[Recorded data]
=-=-=
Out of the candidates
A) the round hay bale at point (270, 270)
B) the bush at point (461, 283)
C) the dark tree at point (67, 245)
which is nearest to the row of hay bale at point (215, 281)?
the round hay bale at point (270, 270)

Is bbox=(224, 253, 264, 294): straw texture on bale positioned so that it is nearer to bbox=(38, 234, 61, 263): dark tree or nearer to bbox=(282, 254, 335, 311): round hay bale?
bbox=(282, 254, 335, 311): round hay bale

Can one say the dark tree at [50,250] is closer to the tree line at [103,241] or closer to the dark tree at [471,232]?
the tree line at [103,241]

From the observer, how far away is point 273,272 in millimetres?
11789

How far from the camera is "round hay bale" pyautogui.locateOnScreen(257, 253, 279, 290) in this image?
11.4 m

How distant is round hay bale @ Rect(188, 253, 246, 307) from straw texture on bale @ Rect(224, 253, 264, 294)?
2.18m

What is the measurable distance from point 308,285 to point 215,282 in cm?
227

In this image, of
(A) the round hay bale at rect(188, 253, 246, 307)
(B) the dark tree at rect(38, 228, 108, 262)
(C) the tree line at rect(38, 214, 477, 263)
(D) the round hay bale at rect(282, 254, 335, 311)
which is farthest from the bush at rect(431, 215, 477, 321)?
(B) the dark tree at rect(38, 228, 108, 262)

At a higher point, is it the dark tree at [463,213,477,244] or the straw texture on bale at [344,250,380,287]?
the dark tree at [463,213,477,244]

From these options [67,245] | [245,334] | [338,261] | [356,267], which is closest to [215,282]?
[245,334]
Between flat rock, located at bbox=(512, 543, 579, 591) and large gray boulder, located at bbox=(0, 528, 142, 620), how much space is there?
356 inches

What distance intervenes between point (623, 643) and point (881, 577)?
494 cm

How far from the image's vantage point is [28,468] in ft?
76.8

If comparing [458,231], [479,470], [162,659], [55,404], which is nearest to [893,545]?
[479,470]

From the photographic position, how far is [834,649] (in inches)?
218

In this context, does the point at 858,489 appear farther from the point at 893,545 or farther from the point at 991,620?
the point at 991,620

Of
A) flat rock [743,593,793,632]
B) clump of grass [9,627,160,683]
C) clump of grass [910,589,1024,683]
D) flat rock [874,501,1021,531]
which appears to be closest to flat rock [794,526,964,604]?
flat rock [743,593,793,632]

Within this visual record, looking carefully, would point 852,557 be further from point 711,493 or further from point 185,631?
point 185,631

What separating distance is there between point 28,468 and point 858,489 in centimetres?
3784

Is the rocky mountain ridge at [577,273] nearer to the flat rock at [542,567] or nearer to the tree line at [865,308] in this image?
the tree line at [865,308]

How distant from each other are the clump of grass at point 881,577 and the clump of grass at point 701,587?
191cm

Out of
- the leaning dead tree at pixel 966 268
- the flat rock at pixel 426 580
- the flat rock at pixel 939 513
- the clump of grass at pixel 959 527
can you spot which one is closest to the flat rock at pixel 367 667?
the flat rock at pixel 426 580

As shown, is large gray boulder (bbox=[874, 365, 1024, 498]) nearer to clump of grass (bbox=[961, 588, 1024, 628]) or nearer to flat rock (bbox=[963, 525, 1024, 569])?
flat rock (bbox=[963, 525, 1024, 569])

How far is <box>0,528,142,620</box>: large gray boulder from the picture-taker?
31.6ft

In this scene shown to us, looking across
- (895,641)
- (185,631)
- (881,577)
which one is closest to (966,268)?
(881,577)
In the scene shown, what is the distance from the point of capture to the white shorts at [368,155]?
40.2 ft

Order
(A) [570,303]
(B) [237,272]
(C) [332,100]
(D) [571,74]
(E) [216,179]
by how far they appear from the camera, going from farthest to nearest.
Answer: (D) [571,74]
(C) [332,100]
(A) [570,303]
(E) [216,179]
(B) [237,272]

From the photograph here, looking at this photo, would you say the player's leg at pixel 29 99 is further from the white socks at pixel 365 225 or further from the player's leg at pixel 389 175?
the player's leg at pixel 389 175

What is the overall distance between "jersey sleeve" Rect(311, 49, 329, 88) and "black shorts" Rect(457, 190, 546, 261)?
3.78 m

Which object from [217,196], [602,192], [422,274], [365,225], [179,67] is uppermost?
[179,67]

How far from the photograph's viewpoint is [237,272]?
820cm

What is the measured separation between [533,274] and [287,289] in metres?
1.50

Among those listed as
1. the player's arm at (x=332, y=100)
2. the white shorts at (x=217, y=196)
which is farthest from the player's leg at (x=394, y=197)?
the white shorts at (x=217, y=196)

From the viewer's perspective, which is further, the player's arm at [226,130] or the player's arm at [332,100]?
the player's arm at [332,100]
=-=-=
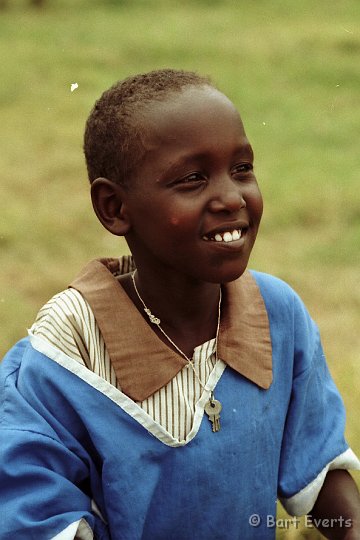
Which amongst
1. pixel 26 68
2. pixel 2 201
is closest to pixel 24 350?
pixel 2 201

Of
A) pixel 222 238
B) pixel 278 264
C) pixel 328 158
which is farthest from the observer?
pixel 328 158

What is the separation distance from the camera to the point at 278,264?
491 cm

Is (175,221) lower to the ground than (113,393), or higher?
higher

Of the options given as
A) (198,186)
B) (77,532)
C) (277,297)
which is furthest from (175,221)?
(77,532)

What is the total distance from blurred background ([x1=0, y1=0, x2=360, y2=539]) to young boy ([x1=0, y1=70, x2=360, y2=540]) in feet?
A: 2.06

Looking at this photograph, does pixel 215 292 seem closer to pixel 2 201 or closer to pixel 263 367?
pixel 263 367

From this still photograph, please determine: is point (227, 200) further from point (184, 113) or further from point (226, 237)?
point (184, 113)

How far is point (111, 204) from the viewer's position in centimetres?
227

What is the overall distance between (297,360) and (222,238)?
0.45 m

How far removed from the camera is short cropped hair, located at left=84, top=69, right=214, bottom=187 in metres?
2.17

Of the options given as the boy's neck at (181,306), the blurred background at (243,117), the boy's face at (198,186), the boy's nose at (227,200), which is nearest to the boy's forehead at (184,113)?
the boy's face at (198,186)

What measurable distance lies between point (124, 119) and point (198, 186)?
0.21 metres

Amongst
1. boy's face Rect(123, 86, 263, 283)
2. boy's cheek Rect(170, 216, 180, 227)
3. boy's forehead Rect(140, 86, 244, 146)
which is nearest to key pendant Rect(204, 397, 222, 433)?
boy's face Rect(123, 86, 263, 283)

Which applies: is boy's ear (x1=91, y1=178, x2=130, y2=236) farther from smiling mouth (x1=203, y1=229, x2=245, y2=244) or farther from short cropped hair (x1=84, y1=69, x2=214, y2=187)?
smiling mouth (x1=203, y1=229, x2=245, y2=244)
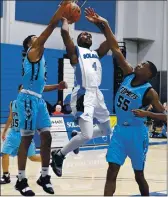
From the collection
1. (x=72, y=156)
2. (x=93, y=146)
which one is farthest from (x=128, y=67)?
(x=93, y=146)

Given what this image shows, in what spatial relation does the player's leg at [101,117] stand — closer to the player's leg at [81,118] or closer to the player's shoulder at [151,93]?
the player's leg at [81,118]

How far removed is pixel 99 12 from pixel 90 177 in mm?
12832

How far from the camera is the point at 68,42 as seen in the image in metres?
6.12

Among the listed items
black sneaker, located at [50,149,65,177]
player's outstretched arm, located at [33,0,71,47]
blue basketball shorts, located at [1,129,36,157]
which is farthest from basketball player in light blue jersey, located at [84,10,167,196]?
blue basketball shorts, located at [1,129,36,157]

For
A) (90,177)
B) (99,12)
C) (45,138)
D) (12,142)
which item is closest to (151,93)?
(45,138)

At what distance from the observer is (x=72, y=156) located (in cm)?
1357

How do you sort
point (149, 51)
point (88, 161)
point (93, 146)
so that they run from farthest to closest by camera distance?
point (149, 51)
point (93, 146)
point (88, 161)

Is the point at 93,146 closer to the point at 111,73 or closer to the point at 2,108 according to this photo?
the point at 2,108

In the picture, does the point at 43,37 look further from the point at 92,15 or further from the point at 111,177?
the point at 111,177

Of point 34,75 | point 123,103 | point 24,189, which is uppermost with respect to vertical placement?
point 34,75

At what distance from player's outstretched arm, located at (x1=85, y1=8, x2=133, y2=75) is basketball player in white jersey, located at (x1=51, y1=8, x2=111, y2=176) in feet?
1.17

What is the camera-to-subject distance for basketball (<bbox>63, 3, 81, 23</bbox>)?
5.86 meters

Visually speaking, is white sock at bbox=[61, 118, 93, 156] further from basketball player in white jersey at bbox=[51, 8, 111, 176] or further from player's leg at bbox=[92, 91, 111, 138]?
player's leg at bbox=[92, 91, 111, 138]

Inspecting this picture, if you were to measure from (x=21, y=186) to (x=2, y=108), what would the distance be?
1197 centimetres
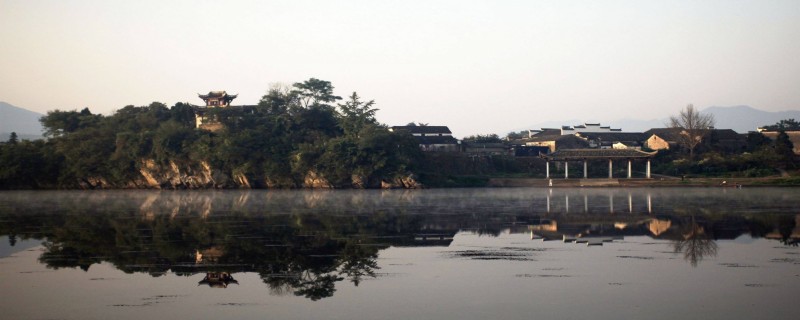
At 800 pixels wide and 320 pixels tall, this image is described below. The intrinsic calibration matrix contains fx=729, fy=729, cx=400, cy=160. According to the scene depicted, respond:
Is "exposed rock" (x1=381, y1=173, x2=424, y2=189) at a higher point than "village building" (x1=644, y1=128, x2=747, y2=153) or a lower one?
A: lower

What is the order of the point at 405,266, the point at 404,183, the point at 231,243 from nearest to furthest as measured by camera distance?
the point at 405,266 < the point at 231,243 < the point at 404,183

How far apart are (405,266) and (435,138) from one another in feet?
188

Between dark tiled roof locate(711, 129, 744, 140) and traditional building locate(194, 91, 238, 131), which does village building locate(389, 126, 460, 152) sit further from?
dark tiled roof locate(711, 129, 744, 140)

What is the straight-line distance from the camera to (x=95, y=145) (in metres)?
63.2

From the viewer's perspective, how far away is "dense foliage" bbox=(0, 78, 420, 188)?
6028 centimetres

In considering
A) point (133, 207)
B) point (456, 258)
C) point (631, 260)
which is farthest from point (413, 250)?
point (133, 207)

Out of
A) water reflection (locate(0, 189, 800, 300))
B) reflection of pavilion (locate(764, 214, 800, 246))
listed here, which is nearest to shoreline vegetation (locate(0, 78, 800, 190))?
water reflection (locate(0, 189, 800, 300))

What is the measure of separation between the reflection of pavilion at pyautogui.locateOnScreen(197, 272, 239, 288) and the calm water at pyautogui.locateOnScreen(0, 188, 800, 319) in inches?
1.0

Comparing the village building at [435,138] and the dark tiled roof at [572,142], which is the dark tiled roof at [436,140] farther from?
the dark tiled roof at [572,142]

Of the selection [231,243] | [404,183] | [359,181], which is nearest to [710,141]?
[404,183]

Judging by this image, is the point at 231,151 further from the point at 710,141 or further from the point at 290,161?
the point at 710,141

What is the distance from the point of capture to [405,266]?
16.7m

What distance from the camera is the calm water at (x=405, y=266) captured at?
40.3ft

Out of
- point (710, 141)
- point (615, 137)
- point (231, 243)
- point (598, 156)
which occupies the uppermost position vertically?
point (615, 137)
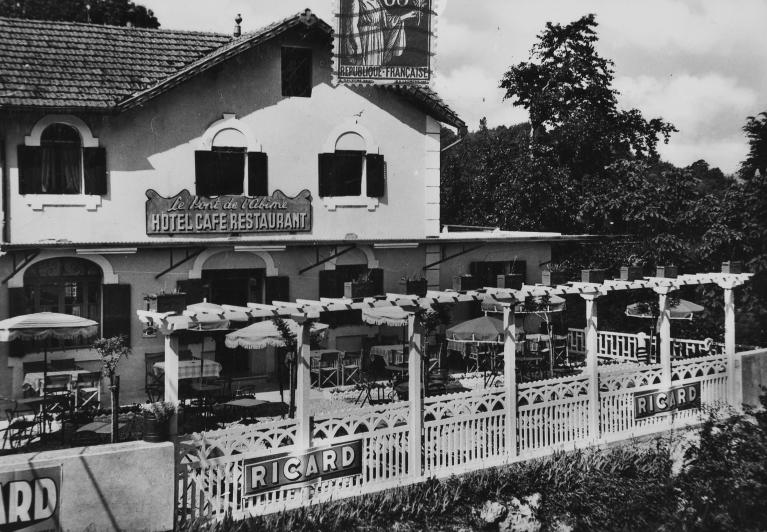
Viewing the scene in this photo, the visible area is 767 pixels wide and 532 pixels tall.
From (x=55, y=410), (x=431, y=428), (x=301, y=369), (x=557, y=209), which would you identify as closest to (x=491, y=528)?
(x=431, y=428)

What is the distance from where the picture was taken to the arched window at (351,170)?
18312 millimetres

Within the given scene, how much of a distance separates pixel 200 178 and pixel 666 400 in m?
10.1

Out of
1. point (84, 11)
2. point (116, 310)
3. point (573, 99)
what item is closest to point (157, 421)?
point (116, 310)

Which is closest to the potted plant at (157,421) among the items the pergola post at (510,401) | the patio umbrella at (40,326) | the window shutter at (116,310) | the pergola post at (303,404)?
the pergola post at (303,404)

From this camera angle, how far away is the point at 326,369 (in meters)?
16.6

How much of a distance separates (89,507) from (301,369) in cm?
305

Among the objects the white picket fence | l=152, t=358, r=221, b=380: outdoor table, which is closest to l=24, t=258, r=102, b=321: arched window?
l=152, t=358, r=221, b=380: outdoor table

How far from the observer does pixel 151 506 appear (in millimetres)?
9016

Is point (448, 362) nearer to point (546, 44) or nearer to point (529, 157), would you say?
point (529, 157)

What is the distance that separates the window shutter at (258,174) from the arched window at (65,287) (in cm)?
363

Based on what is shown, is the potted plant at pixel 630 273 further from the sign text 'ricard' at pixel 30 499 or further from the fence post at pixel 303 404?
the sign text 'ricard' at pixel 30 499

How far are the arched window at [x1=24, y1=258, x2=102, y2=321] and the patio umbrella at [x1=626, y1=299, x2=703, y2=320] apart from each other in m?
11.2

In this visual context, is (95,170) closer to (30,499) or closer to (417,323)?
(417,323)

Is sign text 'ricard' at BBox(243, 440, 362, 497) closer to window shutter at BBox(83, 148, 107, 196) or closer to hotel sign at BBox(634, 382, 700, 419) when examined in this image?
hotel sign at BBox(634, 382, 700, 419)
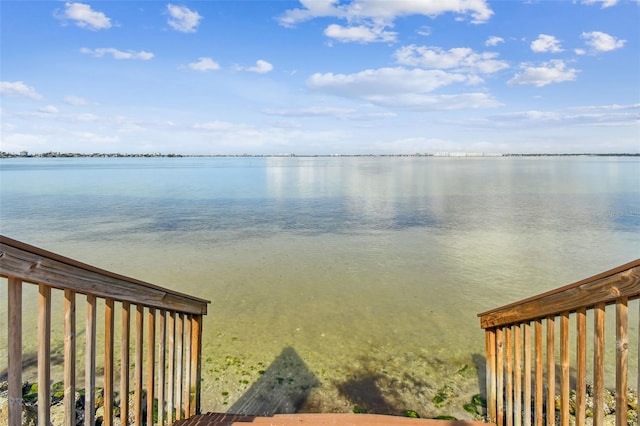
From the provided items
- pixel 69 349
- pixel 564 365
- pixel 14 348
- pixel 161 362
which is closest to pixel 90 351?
=-=-=
Substitute "pale jersey" for "white jersey" in the records starting at the line containing "How do you sort" and ending at the line containing "1197 centimetres". Give back only those lines, with nothing else changed.

[Solution for this exercise]
How do you sort
point (149, 51)
point (88, 161)
point (93, 146)
so that they run from farthest to closest by camera distance?
point (149, 51)
point (93, 146)
point (88, 161)

Is the point at 93,146 closer to the point at 111,73 or closer to the point at 2,108 according to this photo?
the point at 2,108

In the picture, does the point at 43,37 look further from the point at 92,15 or further from the point at 111,177?
the point at 111,177

Of point 34,75 | point 123,103 | point 24,189, which is uppermost with respect to vertical placement?
point 34,75

At what distance from player's outstretched arm, located at (x1=85, y1=8, x2=133, y2=75) is basketball player in pale jersey, located at (x1=51, y1=8, x2=111, y2=176) in feet?
1.17

What is the camera-to-subject distance for basketball (<bbox>63, 3, 81, 23</bbox>)?
5.86 meters

Visually speaking, is white sock at bbox=[61, 118, 93, 156] further from basketball player in pale jersey at bbox=[51, 8, 111, 176] or further from player's leg at bbox=[92, 91, 111, 138]?
player's leg at bbox=[92, 91, 111, 138]

Inspecting this picture, if you were to measure from (x=21, y=186) to (x=2, y=108), what would the distance be?
1197 centimetres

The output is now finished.